## PROVIDED TEXT
┏━━
Capt. Greco’s death left us weak.  Capt. Lamar’s going would not make us any stronger.  Officers and men who had waited, knowing that Capt. Greco would stand to their good if they were any good, now squirmed a little at the “keep them bucking” policy.  The under current is getting stronger, and the feeling is that it is going to break wide open.  Pfc. Jones out of Co E is puzzled.  He wanted to be a flying cadet, and once passed pre-flight training.  So Pfc. Jones went to see the 5th Air Force Adjutant General who told him to apply to the Adjutant General.  (At Moresby the 503d was right next to the 5th Air Force.  It took the Army this long to figure out that, there being plenty of room, why not camp the parachute regiment next to the airstrip?)  At any rate, Pfc. Jones was like everyone else — he sent an information copy straight through.
┗━━
## REQUIREMENT 1
Collect every line of the listing that contains the word "meters", matching its case exactly.
The passage and the listing have nothing to do with each other.

## INPUT ROWS
┏━━
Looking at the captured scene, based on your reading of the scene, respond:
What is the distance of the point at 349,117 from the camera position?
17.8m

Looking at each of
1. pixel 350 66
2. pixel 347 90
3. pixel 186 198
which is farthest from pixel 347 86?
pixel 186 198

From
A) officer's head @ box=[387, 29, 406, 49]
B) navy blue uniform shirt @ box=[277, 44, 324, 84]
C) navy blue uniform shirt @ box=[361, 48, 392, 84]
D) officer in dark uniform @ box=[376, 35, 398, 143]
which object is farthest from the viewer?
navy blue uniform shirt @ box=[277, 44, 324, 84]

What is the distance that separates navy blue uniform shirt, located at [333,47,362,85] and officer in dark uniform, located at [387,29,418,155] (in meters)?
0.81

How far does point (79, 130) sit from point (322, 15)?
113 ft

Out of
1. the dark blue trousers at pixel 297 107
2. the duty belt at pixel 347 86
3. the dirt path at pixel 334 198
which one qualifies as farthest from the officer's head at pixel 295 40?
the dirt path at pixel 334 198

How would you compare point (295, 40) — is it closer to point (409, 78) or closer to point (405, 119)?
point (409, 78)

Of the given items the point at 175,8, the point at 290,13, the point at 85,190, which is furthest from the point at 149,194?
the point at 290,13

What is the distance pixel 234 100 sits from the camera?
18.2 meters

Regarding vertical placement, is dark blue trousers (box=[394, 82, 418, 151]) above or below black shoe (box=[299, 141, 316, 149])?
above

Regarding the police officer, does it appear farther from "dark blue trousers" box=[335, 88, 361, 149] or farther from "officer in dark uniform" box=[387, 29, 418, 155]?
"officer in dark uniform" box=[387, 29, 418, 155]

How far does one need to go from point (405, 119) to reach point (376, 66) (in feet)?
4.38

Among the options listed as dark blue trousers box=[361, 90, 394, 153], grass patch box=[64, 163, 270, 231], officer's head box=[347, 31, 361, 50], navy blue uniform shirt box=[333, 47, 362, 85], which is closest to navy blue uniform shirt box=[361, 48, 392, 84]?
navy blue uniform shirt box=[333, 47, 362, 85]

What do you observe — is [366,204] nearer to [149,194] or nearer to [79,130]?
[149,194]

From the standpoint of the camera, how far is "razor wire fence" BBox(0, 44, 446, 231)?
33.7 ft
┗━━
┏━━
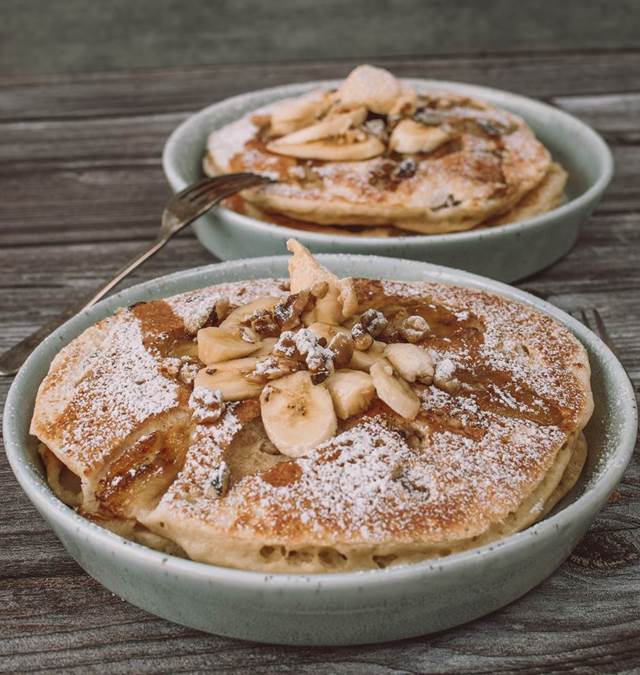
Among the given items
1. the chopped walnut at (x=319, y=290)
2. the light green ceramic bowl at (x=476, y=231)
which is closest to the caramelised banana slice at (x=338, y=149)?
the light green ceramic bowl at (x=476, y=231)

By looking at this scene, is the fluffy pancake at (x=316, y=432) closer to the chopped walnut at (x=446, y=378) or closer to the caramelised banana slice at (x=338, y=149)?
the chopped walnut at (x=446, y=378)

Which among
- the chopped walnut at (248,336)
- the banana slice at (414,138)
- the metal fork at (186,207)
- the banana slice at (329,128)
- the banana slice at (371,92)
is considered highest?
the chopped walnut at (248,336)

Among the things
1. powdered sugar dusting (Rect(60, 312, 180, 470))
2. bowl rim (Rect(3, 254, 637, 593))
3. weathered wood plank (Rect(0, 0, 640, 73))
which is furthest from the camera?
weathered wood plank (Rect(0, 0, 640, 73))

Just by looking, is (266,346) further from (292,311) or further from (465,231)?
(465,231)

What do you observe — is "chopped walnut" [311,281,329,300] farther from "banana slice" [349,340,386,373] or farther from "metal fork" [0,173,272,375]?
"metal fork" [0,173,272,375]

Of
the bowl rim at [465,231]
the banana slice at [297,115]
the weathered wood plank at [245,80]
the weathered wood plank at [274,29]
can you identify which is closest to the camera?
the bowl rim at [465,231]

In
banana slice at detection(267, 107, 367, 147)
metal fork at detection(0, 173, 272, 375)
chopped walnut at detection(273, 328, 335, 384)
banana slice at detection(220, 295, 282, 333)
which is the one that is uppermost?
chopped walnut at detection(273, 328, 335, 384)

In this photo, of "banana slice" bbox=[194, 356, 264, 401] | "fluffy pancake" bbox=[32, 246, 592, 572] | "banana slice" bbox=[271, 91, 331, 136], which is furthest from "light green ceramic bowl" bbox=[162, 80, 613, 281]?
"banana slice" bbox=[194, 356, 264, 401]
┗━━
## REQUIREMENT 2
Sum up the passage in two sentences.

## EXPECTED OUTPUT 1
What is the distance that separates navy blue uniform shirt, located at [333,47,362,85] and officer in dark uniform, located at [387,29,418,155] (in meters)?
18.2 meters

## EXPECTED OUTPUT 2
Capt. Greco's death left the men weak, and with Capt. Lamar going, officers and men grew uneasy with the "keep them bucking" policy as the undercurrent grew stronger. Pfc. Jones of Co E, who had wanted to be a flying cadet and had once passed pre-flight training, was told by the 5th Air Force Adjutant General to apply to the Adjutant General, and like everyone else he sent an information copy straight through.